::: Provided records

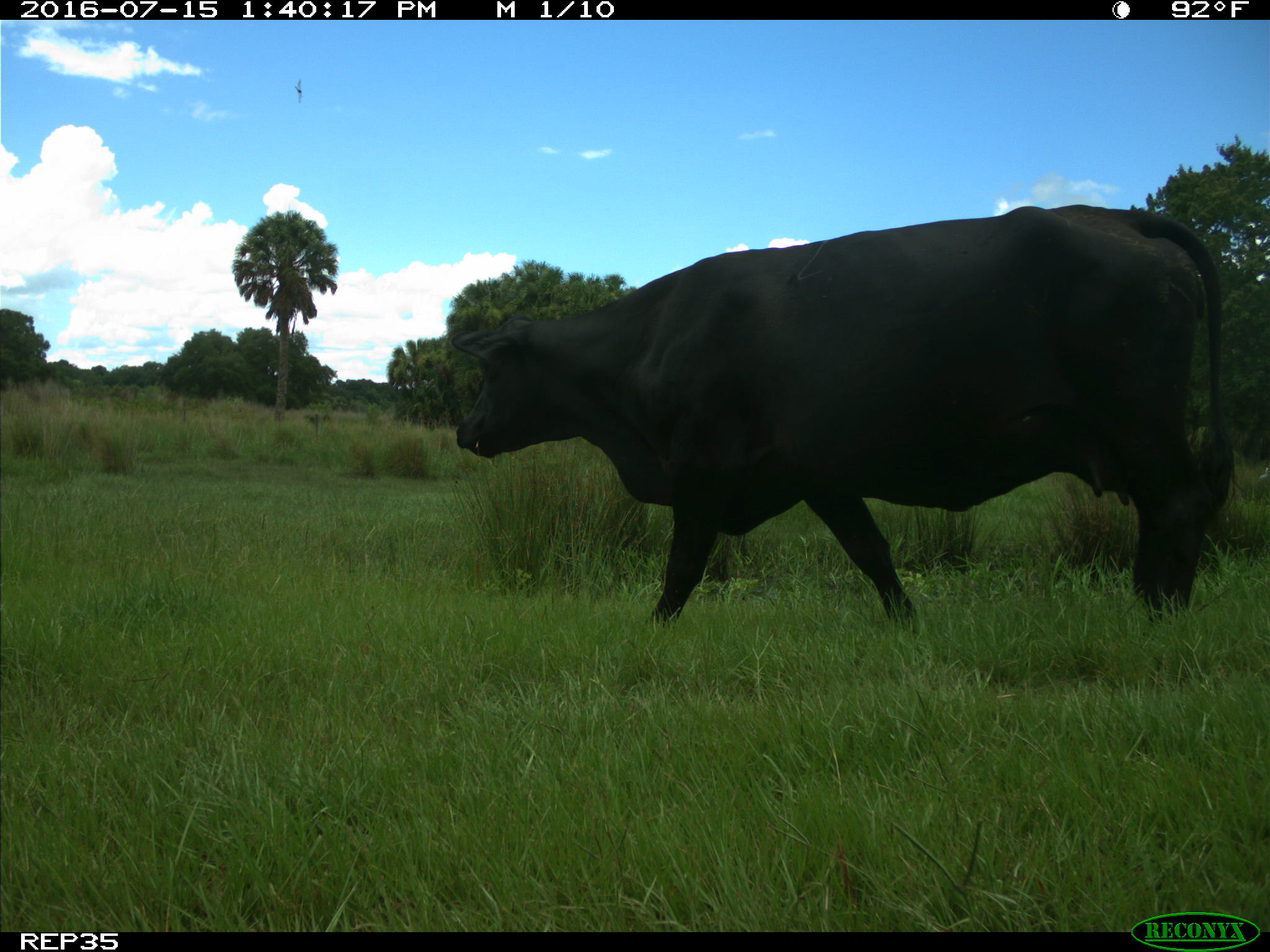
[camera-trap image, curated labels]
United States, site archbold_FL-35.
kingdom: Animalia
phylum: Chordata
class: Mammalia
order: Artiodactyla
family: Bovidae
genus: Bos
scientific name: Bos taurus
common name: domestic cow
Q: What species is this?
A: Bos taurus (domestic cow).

::::::
::: Provided records

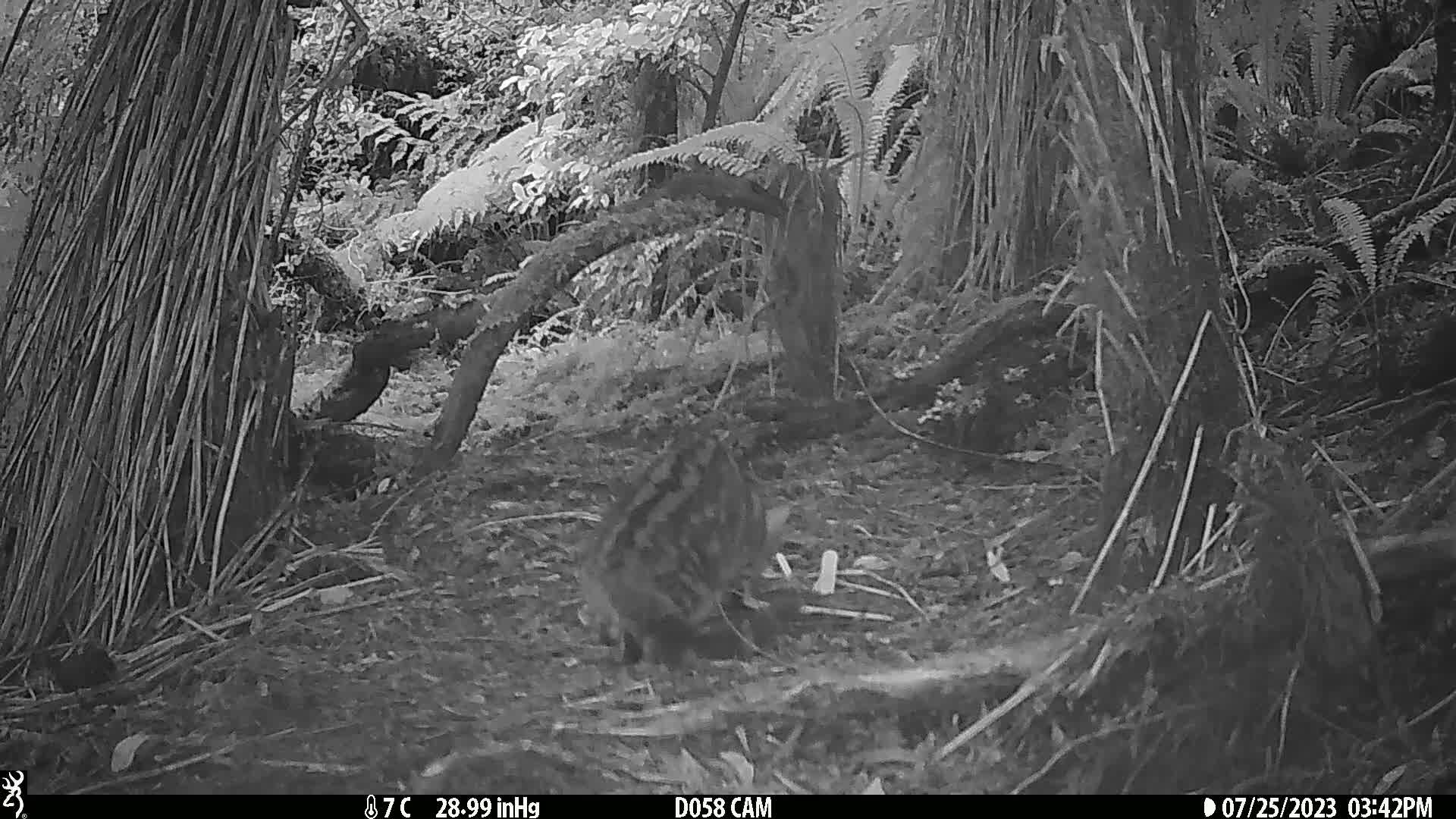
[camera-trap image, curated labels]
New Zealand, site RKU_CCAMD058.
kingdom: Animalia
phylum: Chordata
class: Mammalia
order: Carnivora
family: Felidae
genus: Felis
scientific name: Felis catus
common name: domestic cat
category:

::::::
::: Provided records

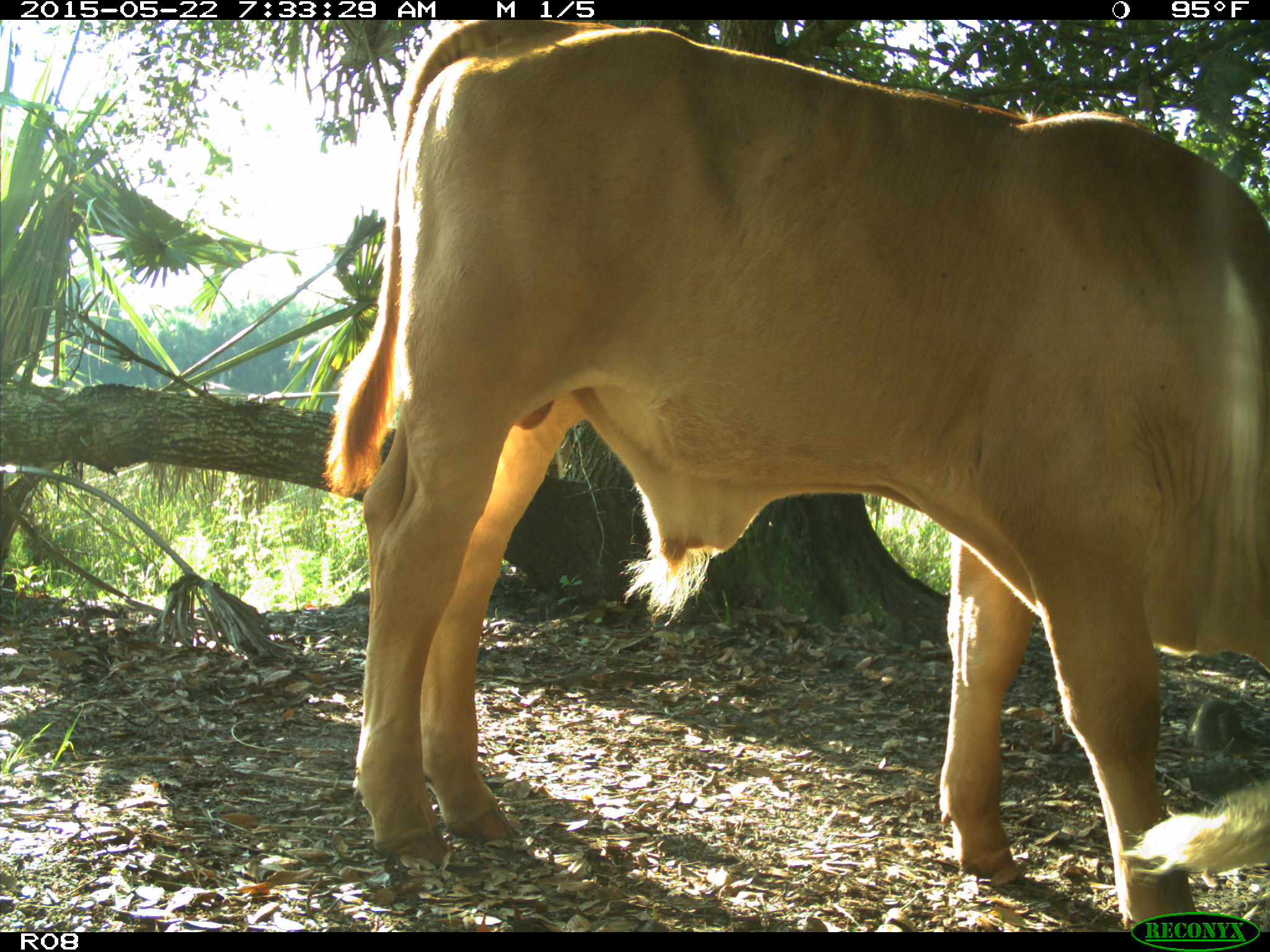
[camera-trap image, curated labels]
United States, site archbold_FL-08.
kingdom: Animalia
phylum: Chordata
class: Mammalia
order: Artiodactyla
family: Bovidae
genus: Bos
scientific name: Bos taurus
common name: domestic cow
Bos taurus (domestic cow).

::::::

## Assignment
Among the lines of the material, find those that hold the word "States" and copy them.

## Result of this task
United States, site archbold_FL-35.
United States, site archbold_FL-08.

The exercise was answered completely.